Documento de referência
○ ○ ○

Ninguém responsabilizado
Até hoje, ninguém foi preso ou responsabilizado pelo rompimento de Fundão. Segundo Gustavo Henrique de Oliveira, procurador da República em Minas Gerais, cinco pessoas respondem pelos crimes ligados ao rompimento e crimes ambientais. No total, há sete pessoas físicas no processo – duas delas respondem por fatos laterais.
Um desse fatos é o lançamento clandestino de lama pela Vale no reservatório de Fundão, que rompeu. “Era desconhecido dos órgãos ambientais, e a quantidade de rejeitos lançada não era informada nos relatórios”, afirmou Oliveira. “Da lama existente em Fundão, 27% vieram da Vale, o que tornava a barragem propicia a se liquefazer”, complementou.
A investigação do Ministério Público Federal afirma que o desastre de Fundão vai além das equivocadas intervenções de engenharia na estrutura: foi também uma escolha econômica da empresa.
De 2011 a 2015, a queda de 77% do preço do minério de ferro no mercado internacional não levou à redução de lucros da Samarco, pelo contrário, afirma Oliveira. “Ela produziu intensamente neste período, gerando muito rejeito e, com isso, submeteu a barragem a um alteamento muito intenso, e o maciço ficou com uma pressão muito grande”, detalhou durante coletiva.
Outro fator teria sido a redução de custos constatada pela perícia. “Se em 2015 a Samarco fosse manter os valores de investimentos de 2012 em geotecnia, deveria investir aproximadamente R$ 30 milhões. Mas o orçamento no ano do rompimento era de R$ 18 milhões. Para o ano seguinte, a previsão era de R$ 15 milhões”, disse Oliveira, apontando a redução observada no orçamento na área geotécnica, ligada a obras e monitoramento de barragens.
“A tragédia continua”
No meio das ruínas do antigo Bento Rodrigues, que tem a entrada controlada por uma contratada da Renova, a reportagem se depara com as irmãs Maria das Graças Quintão Santos e Simaria Caetano Quintão preparando o almoço e aguardando a chegada de mais membros da família.
Elas passam os finais de semanas ali, ficam numa casa de uma outra irmã que resistiu à lama, mas foi saqueada após o desastre. Improvisaram um novo telhado e janelas, usam bateria de carro quando precisam de eletricidade e ergueram um fogão a lenha.
“A gente volta pra repor energia e também pra brigar com eles. É estressante ficar lá [no centro de Mariana], ir às reuniões [de negociação com a Renova]”, justifica Santos enquanto prepara o almoço. “E vamos levando a vida assim. Se não fosse isso, muitos de nós já teríamos pirado. Tem muita gente que já morreu de depressão, que não vai dar conta nem de esperar – se é que vai ter um novo povoado, que a gente nem acredita nisso”, adiciona.
O Ministério Público pediu na Justiça que a Fundação Renova se comprometesse com um prazo para encerrar as obras, e ficou estabelecido, depois de a entidade recorrer, que seria fevereiro de 2021. Numa coletiva de imprensa, a Renova disse que a pandemia atrasou o cronograma.
“Eles nunca se comprometeram com o prazo, continuam recorrendo, e o prazo que eles mesmos declararam, que era março de 2019, não cumpriram. Espontaneamente eles não fizeram nada”, analisa Guilherme Meneghin, promotor em Mariana.
Cinco anos depois da tragédia, Meneghin associa a Renova à “má fé, desonestidade, mentira”. “Uma das piores coisas que já aconteceram na história judicial brasileira e na reparação de direitos foi essa coisa chamada Fundação Renova”, opina o promotor.
Para seu Zezinho, a paciência também acabou. Ele vai ao local das obras do novo Bento todos os dias, mas não consegue retornar ao antigo distrito. As lembranças da correria para salvar a vida dos moradores naquele 5 de novembro de 2015 ainda são muito vivas.
“O que tem sido é uma tragédia que continua. Ela não morreu. Ela só vai morrer mesmo assim depois de uma adaptação nossa”, diz sobre a esperada mudança para o novo Bento.

○ ○ ○

Trechos de dados

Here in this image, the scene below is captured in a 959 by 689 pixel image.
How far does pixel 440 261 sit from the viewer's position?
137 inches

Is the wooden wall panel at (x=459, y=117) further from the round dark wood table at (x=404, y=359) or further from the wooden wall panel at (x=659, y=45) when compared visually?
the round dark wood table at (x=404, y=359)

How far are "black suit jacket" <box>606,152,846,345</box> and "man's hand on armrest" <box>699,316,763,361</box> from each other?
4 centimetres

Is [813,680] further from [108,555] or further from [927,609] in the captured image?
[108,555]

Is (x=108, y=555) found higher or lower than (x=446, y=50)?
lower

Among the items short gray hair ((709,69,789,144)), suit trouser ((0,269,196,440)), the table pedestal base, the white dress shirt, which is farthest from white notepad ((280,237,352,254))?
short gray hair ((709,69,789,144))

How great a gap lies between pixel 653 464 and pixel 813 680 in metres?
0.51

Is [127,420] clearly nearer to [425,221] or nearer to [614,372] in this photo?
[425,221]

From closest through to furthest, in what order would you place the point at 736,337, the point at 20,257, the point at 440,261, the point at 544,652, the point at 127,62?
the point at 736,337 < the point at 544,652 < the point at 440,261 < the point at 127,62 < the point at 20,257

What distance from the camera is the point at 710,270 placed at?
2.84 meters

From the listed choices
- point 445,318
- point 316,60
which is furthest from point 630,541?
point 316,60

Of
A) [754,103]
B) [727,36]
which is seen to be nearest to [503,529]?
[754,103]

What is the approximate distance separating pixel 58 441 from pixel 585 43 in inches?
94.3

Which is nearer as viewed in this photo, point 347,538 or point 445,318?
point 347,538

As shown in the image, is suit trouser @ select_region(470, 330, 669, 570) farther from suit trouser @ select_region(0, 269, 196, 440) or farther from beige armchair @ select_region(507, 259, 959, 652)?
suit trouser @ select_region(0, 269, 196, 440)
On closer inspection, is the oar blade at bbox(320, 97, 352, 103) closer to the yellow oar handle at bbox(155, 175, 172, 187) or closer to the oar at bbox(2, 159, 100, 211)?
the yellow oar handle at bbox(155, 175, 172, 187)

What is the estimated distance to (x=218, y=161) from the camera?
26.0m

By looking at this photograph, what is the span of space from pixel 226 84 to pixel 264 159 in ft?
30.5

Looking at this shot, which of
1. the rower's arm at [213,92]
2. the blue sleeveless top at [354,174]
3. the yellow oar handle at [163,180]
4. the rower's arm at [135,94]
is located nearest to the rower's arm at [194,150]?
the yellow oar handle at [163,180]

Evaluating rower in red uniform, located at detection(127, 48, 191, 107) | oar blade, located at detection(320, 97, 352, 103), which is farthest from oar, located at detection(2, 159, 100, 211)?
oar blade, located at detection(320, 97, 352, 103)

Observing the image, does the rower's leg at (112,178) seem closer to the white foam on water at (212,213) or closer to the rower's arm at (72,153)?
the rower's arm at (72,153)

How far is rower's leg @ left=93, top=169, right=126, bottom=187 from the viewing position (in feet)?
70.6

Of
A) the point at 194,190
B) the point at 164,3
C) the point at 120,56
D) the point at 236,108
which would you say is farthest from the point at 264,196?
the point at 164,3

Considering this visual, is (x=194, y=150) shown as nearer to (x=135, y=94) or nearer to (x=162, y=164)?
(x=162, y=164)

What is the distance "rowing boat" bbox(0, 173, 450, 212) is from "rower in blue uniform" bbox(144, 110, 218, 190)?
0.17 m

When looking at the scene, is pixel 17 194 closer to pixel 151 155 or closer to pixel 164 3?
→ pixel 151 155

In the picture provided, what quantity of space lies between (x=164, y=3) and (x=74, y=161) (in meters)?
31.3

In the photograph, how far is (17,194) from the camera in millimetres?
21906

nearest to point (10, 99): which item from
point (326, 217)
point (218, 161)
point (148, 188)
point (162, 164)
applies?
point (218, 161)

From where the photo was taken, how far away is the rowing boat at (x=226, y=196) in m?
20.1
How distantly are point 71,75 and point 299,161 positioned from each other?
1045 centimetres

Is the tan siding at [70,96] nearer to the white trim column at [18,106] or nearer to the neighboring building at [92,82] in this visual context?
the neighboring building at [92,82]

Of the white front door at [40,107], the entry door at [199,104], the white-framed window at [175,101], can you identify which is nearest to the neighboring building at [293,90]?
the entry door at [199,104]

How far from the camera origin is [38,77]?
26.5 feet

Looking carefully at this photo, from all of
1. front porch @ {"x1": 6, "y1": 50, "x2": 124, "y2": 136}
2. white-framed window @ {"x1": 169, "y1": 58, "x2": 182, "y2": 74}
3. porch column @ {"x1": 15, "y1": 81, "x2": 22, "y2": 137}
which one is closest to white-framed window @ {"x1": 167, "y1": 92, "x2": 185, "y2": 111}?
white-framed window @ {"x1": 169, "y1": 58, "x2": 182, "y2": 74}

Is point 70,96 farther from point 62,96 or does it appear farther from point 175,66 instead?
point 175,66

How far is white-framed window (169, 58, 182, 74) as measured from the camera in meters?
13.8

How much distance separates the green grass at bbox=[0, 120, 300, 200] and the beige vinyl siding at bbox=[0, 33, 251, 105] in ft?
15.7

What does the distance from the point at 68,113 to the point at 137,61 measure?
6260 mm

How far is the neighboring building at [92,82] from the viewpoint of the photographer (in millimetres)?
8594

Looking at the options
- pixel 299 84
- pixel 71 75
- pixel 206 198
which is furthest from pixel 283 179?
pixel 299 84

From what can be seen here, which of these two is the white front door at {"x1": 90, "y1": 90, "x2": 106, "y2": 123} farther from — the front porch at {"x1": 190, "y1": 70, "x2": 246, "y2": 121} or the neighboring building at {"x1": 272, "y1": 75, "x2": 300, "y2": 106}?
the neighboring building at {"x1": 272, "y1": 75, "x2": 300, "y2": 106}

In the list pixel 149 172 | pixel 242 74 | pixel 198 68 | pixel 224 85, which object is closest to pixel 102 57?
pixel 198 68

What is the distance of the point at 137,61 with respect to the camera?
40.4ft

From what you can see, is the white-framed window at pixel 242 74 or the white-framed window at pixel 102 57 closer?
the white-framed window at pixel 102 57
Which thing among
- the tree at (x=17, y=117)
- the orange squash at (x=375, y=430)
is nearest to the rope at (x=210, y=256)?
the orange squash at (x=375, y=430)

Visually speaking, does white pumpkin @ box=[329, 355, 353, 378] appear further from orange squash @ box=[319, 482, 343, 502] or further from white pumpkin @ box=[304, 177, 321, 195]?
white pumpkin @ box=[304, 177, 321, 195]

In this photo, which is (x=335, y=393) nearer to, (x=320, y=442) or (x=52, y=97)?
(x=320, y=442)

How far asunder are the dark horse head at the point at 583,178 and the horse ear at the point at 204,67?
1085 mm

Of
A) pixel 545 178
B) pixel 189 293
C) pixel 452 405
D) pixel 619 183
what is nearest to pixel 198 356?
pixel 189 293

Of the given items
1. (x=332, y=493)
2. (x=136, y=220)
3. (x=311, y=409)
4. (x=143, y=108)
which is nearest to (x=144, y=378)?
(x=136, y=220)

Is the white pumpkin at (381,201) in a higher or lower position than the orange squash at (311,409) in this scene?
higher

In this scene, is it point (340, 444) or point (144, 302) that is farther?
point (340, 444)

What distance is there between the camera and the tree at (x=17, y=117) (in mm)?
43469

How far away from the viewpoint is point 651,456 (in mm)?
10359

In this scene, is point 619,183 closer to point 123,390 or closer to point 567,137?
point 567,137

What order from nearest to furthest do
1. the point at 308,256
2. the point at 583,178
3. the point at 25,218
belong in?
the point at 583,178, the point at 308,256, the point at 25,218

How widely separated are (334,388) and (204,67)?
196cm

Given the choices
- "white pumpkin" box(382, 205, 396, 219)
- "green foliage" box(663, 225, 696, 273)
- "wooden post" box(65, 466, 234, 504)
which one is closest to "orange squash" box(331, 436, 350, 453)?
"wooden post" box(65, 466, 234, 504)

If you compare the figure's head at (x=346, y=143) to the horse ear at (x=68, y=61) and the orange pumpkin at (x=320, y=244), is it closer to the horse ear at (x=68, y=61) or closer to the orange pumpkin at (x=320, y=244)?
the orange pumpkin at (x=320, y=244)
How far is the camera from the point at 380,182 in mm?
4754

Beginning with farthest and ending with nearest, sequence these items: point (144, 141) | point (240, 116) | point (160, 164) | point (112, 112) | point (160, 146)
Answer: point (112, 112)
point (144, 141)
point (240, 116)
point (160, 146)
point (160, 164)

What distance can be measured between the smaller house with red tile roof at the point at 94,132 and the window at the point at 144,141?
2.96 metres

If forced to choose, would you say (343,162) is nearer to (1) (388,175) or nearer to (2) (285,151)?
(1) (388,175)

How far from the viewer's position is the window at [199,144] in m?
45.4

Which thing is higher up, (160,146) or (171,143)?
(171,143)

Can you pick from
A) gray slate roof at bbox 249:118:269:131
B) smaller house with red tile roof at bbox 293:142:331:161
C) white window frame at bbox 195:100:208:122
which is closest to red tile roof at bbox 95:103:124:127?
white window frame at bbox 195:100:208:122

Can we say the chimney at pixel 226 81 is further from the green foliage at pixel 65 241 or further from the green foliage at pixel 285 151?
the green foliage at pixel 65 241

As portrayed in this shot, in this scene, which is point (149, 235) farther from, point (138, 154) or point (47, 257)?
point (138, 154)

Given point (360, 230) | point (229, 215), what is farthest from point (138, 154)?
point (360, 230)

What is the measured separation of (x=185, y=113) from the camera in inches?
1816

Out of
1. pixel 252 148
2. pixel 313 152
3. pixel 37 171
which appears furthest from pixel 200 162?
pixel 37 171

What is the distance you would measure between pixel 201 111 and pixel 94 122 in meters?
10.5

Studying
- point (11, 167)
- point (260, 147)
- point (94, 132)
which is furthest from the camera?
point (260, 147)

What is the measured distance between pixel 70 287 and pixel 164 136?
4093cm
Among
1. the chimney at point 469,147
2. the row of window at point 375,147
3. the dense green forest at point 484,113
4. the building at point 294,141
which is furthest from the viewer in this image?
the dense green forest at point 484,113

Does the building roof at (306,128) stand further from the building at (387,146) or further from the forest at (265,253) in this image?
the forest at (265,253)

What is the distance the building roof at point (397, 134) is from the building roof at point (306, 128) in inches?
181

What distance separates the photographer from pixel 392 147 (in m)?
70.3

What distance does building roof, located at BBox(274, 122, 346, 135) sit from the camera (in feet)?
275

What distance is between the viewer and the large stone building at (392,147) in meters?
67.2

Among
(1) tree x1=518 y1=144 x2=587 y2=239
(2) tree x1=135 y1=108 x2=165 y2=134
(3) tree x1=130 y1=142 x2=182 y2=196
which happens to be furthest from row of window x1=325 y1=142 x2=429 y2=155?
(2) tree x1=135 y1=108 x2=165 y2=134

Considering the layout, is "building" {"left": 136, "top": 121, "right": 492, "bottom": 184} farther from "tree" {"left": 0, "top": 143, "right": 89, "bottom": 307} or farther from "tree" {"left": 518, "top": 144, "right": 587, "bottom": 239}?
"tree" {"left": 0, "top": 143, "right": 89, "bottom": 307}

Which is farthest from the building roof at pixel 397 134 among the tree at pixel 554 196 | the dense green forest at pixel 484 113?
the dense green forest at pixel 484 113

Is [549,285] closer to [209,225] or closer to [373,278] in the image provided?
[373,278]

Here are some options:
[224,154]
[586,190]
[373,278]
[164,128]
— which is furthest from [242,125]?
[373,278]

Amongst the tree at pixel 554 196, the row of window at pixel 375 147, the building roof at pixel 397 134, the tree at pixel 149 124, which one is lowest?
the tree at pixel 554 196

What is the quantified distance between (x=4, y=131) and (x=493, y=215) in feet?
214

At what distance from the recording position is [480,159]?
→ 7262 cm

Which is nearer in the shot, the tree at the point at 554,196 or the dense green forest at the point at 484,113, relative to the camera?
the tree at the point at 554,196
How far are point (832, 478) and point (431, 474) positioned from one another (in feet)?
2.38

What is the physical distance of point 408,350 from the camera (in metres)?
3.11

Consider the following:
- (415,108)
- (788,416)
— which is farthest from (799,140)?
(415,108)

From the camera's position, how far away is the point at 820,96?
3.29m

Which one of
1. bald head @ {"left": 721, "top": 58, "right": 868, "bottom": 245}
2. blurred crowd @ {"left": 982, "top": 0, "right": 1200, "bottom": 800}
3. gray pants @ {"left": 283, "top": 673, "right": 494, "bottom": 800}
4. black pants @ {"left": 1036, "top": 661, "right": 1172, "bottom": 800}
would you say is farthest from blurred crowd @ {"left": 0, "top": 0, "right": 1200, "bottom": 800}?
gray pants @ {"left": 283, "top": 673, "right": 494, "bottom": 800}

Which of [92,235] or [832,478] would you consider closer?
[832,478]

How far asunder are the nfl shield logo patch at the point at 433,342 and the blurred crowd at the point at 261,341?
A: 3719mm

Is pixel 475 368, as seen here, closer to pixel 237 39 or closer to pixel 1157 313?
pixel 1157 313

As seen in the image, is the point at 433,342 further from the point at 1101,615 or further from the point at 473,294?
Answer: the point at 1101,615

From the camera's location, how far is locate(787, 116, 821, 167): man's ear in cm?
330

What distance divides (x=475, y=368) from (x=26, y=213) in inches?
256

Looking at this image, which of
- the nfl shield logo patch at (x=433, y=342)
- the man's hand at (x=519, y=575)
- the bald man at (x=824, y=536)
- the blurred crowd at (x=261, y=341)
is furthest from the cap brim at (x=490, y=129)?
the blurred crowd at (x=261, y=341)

○ ○ ○

Perguntas
1: Reproduza literalmente o trecho do documento sobre o rompimento de Fundão que vai de "Um desse fatos" a "econômica da empresa.", inclusive.
2: Segundo o documento sobre o rompimento de Fundão, qual era o orçamento da Samarco em geotecnia no ano do rompimento?

Respostas
1:
Um desse fatos é o lançamento clandestino de lama pela Vale no reservatório de Fundão, que rompeu. “Era desconhecido dos órgãos ambientais, e a quantidade de rejeitos lançada não era informada nos relatórios”, afirmou Oliveira. “Da lama existente em Fundão, 27% vieram da Vale, o que tornava a barragem propicia a se liquefazer”, complementou.
A investigação do Ministério Público Federal afirma que o desastre de Fundão vai além das equivocadas intervenções de engenharia na estrutura: foi também uma escolha econômica da empresa.

2: R$ 18 milhões.